Bratcher Holly B, Corton Craig, Jolley Keith A, Parkhill Julian, Maiden Martin C J
Department of Zoology, University of Oxford, Oxford, UK.
BMC Genomics. 2014 Dec 18;15(1):1138. doi: 10.1186/1471-2164-15-1138.
Highly parallel, 'second generation' sequencing technologies have rapidly expanded the number of bacterial whole genome sequences available for study, permitting the emergence of the discipline of population genomics. Most of these data are publically available as unassembled short-read sequence files that require extensive processing before they can be used for analysis. The provision of data in a uniform format, which can be easily assessed for quality, linked to provenance and phenotype and used for analysis, is therefore necessary.

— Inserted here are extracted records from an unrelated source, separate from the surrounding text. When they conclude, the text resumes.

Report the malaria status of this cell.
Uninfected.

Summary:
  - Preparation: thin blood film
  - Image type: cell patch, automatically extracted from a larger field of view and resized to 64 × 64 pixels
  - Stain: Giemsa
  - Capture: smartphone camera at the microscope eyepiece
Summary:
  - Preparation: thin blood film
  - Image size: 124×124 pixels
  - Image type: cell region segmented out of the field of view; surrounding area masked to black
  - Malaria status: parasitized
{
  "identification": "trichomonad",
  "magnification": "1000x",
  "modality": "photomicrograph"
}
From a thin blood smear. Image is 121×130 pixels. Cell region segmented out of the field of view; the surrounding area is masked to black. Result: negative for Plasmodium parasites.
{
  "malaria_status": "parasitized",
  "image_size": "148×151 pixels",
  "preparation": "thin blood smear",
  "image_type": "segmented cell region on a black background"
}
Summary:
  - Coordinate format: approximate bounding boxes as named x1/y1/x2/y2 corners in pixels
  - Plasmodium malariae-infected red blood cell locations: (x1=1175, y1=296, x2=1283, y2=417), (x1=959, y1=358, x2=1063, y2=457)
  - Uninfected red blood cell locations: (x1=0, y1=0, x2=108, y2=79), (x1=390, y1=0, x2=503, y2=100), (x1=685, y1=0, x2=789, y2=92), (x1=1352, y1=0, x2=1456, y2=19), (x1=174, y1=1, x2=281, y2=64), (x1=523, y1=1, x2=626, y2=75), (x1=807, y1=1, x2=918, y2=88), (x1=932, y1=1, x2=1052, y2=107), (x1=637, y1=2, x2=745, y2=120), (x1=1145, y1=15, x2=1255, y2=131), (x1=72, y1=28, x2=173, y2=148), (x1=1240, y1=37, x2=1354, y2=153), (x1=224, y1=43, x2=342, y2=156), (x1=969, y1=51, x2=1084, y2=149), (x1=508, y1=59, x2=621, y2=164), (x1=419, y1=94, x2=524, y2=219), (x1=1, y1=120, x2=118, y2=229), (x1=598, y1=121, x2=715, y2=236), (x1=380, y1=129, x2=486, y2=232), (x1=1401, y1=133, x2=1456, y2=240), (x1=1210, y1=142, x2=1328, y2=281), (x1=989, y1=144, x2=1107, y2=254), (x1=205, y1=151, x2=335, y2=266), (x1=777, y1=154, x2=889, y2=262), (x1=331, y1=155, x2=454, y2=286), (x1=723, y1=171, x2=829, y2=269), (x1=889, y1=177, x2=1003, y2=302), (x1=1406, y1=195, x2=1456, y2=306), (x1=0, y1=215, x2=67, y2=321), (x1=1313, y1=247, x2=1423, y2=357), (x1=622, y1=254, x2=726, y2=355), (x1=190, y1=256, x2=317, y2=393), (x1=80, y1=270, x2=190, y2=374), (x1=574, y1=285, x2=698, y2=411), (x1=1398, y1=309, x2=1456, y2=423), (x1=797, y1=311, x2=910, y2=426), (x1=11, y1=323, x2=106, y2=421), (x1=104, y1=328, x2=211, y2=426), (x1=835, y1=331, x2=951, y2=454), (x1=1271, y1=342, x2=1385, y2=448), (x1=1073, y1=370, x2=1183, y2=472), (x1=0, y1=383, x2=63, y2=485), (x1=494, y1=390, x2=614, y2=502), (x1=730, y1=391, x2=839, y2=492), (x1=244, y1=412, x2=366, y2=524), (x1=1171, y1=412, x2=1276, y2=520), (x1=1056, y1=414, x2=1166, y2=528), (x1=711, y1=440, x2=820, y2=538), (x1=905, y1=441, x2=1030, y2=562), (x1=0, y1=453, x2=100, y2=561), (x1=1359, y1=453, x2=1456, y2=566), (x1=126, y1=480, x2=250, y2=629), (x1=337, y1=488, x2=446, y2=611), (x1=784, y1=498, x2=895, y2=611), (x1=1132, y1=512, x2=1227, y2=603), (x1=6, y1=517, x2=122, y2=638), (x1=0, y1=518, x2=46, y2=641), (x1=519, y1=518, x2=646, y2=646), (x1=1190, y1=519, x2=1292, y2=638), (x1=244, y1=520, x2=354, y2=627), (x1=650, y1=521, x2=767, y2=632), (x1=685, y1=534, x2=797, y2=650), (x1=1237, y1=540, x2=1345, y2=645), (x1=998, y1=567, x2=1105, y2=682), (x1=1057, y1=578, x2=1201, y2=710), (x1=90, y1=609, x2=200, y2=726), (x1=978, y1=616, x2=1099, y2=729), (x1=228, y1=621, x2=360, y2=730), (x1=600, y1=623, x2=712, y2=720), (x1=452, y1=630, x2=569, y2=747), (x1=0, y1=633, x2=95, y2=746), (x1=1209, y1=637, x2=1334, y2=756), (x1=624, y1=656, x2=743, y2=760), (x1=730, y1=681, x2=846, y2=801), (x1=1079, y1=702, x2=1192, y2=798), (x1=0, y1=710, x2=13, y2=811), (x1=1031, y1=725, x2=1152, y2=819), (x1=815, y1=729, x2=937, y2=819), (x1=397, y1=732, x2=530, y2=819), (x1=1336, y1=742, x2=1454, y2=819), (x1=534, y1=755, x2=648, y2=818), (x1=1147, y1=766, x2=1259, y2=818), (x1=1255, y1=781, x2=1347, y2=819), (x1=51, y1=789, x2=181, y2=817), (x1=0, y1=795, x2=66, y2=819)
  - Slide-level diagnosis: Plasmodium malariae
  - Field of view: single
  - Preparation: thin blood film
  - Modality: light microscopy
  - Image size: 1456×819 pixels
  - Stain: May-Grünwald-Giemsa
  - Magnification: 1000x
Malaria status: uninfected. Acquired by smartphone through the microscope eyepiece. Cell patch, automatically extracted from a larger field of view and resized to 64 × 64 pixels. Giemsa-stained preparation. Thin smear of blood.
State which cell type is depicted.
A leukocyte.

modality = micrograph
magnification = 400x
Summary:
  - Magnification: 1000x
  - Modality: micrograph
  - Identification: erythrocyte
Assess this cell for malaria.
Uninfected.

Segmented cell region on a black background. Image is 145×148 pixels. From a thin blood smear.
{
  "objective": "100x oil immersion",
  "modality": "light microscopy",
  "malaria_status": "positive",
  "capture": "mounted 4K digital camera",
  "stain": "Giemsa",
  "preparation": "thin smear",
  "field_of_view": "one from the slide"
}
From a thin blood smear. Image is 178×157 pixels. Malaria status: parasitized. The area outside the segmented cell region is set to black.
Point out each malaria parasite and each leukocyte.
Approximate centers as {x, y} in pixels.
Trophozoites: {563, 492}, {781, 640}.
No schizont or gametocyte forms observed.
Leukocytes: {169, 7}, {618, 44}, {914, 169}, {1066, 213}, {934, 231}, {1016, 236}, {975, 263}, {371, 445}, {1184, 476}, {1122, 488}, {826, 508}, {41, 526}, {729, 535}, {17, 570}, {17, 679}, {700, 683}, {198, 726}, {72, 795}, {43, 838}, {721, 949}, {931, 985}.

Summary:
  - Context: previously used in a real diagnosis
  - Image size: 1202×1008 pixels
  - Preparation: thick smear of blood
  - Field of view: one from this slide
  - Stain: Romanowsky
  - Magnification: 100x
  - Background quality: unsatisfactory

The performance of de novo short-read assembly followed by automatic annotation using the pubMLST.org Neisseria database was assessed and evaluated for 108 diverse, representative, and well-characterised Neisseria meningitidis isolates. High-quality sequences were obtained for >99% of known meningococcal genes among the de novo assembled genomes and four resequenced genomes and less than 1% of reassembled genes had sequence discrepancies or misassembled sequences. A core genome of 1600 loci, present in at least 95% of the population, was determined using the Genome Comparator tool. Genealogical relationships compatible with, but at a higher resolution than, those identified by multilocus sequence typing were obtained with core genome comparisons and ribosomal protein gene analysis which revealed a genomic structure for a number of previously described phenotypes. This unified system for cataloguing Neisseria genetic variation in the genome was implemented and used for multiple analyses and the data are publically available in the PubMLST Neisseria database.
The de novo assembly, combined with automated gene-by-gene annotation, generates high quality draft genomes in which the majority of protein-encoding genes are present with high accuracy. The approach catalogues diversity efficiently, permits analyses of a single genome or multiple genome comparisons, and is a practical approach to interpreting WGS data for large bacterial population samples. The method generates novel insights into the biology of the meningococcus and improves our understanding of the whole population structure, not just disease causing lineages.
高度并行的“第二代”测序技术迅速增加了可供研究的细菌全基因组序列数量,促使群体基因组学这一学科的出现。这些数据大多以未组装的短读长序列文件形式公开提供,在用于分析之前需要进行大量处理。因此,有必要以统一格式提供数据,这种格式应易于评估质量、与出处和表型相关联并用于分析。
对108株不同、具有代表性且特征明确的脑膜炎奈瑟菌分离株进行了从头短读长组装,随后使用pubMLST.org奈瑟菌数据库进行自动注释,并对其性能进行了评估。在从头组装的基因组和四个重测序基因组中,超过99%的已知脑膜炎球菌基因获得了高质量序列,重新组装的基因中不到1%存在序列差异或组装错误的序列。使用基因组比较工具确定了一个由1600个位点组成的核心基因组,该基因组存在于至少95%的群体中。通过核心基因组比较和核糖体蛋白基因分析获得了与多位点序列分型所确定的亲缘关系相符但分辨率更高的谱系关系,揭示了许多先前描述的表型的基因组结构。实施了这个用于编目奈瑟菌基因组遗传变异的统一系统,并用于多项分析,数据可在PubMLST奈瑟菌数据库中公开获取。
从头组装结合逐个基因的自动注释,生成了高质量的基因组草图,其中大多数蛋白质编码基因都具有较高的准确性。该方法有效地编目了多样性,允许对单个基因组或多个基因组进行比较分析,是解释大型细菌群体样本的全基因组测序数据的实用方法。该方法为脑膜炎球菌的生物学特性提供了新的见解,不仅改善了我们对致病谱系的理解,还提高了我们对整个群体结构的认识。